Copy, from the material below, every line in which the word "charset" can be found.
Content starts
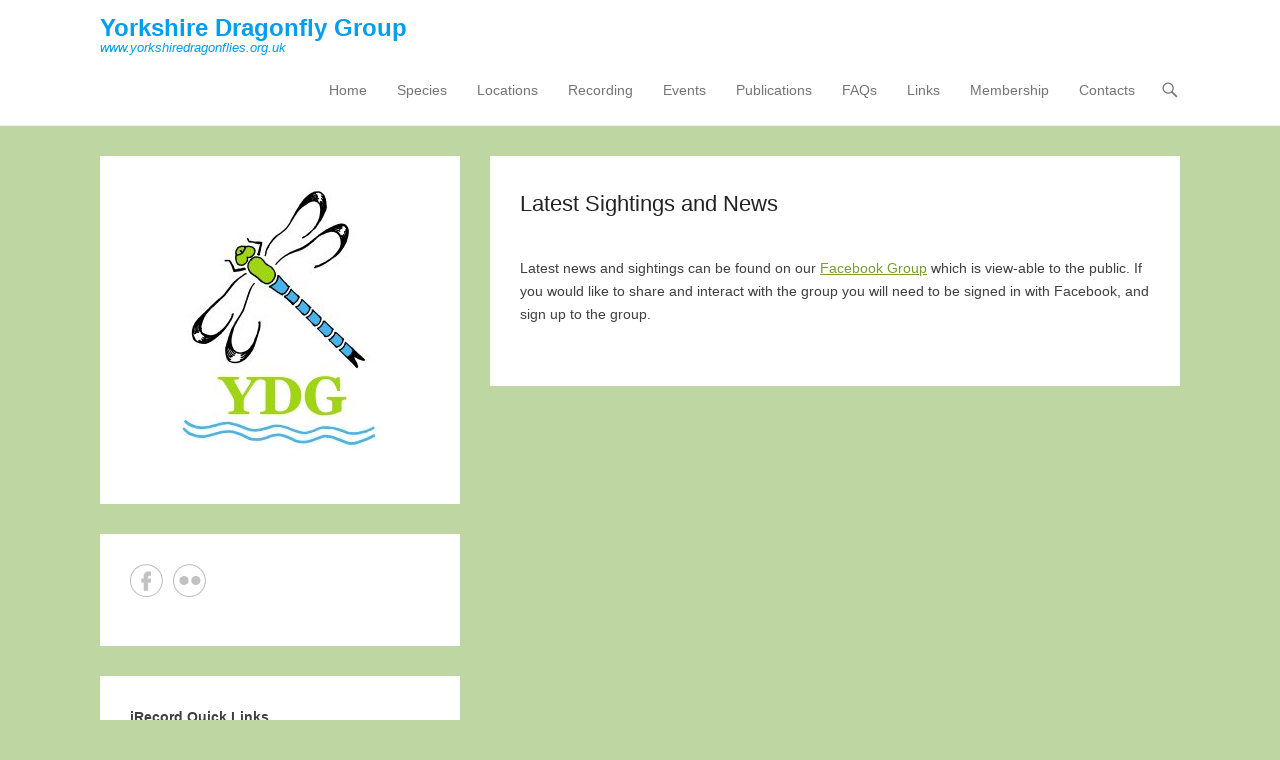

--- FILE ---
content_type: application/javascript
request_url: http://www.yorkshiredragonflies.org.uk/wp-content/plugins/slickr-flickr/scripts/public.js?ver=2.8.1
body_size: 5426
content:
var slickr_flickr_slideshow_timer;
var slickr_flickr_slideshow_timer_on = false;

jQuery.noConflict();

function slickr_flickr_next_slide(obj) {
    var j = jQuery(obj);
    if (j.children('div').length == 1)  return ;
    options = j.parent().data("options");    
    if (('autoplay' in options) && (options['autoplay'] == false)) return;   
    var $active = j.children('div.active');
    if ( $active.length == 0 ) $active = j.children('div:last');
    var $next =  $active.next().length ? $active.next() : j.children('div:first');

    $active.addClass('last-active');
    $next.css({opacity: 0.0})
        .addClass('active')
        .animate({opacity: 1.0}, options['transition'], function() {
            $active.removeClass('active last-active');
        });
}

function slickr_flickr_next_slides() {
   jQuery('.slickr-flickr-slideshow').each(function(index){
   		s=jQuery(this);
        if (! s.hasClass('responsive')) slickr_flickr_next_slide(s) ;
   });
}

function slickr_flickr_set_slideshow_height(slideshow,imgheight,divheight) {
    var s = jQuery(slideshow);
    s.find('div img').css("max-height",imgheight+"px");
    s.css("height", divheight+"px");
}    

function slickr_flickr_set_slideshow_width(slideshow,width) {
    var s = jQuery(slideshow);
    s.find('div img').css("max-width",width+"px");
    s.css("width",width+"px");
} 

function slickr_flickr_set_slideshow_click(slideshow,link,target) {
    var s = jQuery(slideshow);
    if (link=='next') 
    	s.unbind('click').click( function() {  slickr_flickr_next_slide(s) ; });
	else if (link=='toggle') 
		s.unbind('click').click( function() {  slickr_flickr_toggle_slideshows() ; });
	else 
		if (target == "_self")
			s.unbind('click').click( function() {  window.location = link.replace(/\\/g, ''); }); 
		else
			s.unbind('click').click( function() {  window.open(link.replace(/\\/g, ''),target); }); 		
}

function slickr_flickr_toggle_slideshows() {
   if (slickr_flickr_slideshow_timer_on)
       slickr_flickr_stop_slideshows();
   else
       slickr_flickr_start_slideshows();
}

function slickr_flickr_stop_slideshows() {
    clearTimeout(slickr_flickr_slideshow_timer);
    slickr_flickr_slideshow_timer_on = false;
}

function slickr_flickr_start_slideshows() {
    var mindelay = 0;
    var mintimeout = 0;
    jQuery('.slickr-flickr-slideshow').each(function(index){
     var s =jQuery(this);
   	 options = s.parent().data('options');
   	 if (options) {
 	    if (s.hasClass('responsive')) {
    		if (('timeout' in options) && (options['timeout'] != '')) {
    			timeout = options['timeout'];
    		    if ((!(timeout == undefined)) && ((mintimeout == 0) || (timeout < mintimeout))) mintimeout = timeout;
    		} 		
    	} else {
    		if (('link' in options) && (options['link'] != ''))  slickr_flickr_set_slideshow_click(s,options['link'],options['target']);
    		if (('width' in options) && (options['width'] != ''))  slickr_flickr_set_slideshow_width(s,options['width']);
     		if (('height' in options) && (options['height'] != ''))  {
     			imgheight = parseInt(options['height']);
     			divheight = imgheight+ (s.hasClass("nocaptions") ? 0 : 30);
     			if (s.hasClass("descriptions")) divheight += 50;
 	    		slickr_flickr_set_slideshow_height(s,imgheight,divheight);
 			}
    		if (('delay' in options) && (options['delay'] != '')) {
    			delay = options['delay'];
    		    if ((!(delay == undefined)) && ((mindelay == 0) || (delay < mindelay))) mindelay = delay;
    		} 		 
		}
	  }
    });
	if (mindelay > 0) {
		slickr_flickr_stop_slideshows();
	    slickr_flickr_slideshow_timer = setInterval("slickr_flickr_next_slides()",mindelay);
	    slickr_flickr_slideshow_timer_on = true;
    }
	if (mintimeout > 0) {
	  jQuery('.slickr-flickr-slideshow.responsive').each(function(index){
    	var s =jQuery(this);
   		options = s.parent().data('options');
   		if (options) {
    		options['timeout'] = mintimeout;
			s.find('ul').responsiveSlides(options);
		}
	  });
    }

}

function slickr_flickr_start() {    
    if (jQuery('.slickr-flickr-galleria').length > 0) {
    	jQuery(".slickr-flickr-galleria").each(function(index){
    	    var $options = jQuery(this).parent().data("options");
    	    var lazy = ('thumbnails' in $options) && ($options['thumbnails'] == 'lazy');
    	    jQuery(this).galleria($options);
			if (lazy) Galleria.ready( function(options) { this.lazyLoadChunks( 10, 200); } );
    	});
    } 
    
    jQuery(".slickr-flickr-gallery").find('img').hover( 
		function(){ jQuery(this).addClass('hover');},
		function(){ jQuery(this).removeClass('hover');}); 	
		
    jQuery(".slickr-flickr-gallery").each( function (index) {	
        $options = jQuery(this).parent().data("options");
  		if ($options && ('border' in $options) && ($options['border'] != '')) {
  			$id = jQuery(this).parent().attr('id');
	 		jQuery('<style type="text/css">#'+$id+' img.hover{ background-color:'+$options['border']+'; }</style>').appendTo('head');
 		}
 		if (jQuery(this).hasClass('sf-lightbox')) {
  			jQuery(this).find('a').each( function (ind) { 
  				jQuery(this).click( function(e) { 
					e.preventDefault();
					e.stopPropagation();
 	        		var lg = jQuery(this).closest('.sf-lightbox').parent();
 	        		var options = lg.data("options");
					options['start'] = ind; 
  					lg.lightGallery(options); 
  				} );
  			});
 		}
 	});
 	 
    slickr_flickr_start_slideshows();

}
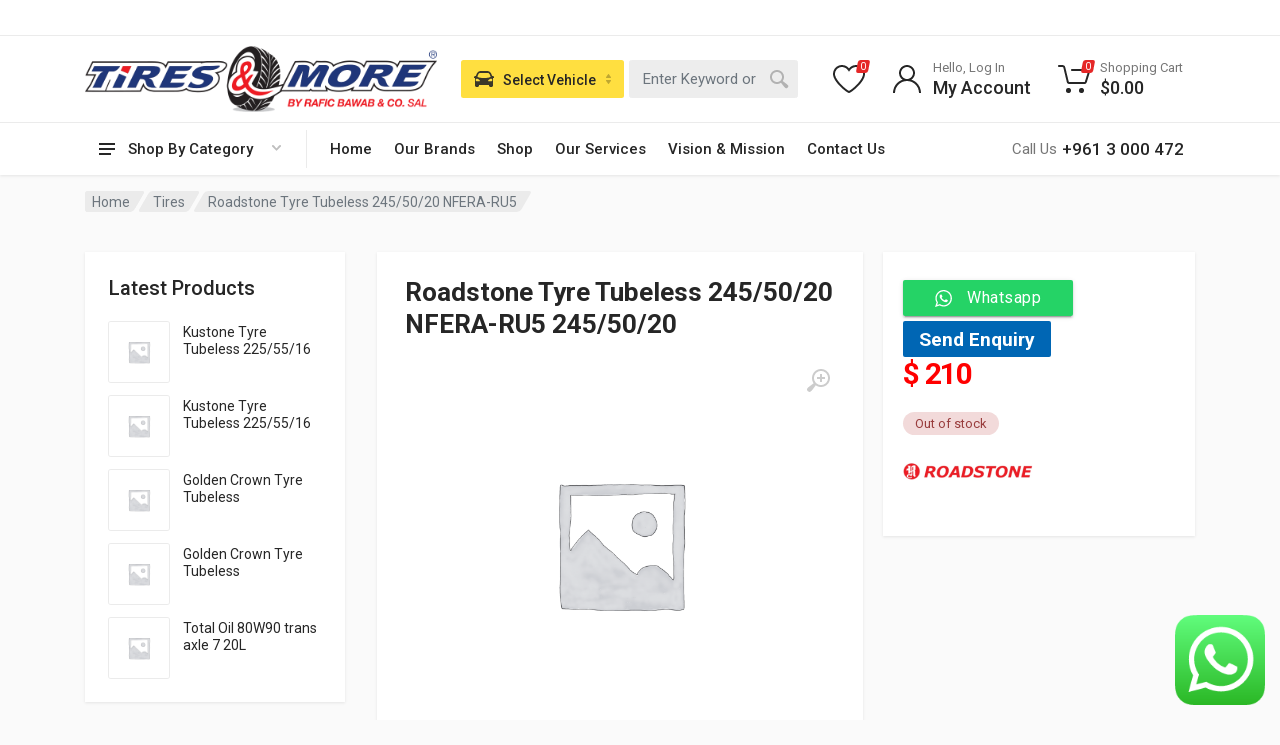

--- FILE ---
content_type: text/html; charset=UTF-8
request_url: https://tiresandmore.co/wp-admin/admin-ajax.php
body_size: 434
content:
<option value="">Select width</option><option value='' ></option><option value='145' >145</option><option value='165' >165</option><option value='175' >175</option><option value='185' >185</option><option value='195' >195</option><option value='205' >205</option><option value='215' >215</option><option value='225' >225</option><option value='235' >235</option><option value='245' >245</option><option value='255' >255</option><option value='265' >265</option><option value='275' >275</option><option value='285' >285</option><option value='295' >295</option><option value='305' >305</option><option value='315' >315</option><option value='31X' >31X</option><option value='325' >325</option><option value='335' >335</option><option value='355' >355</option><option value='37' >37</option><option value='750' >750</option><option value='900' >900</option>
Content ends
Content starts
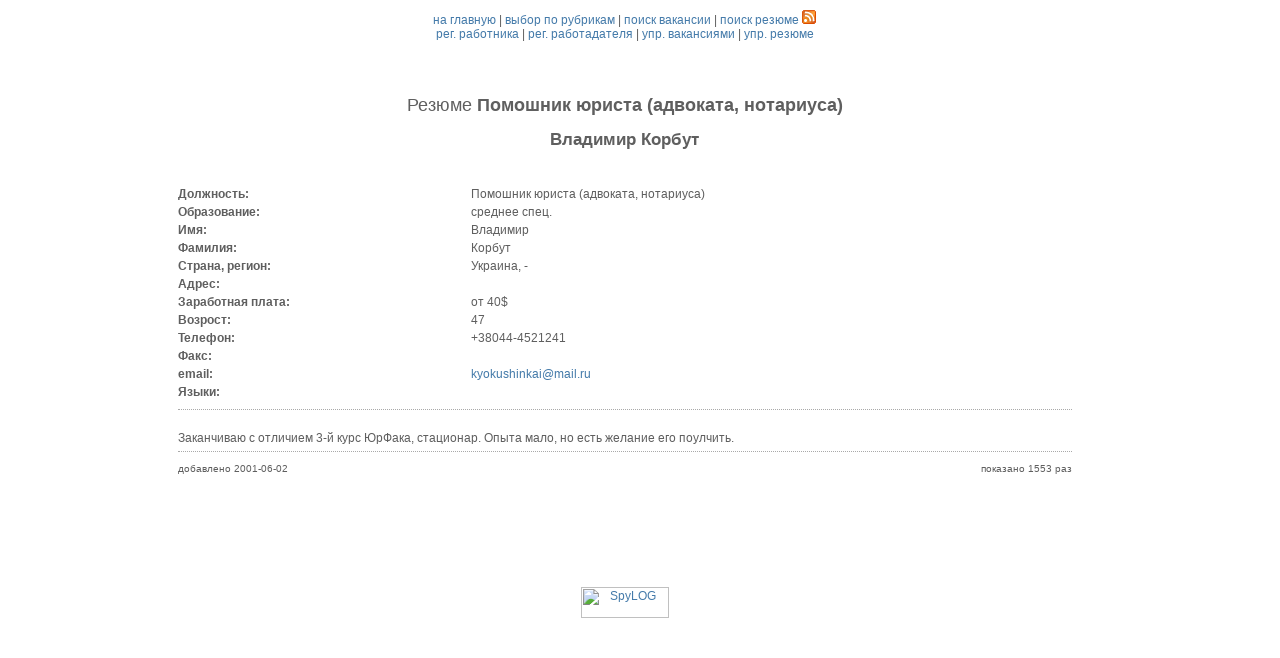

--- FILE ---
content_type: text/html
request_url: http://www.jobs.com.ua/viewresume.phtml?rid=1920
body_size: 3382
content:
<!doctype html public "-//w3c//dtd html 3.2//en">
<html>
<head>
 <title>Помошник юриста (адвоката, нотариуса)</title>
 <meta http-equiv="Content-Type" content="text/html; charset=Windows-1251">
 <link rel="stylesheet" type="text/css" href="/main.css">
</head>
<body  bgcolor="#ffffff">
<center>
Content ends
-- Answer box --
content_type: text/html; charset=UTF-8
 <meta http-equiv="Content-Type" content="text/html; charset=Windows-1251">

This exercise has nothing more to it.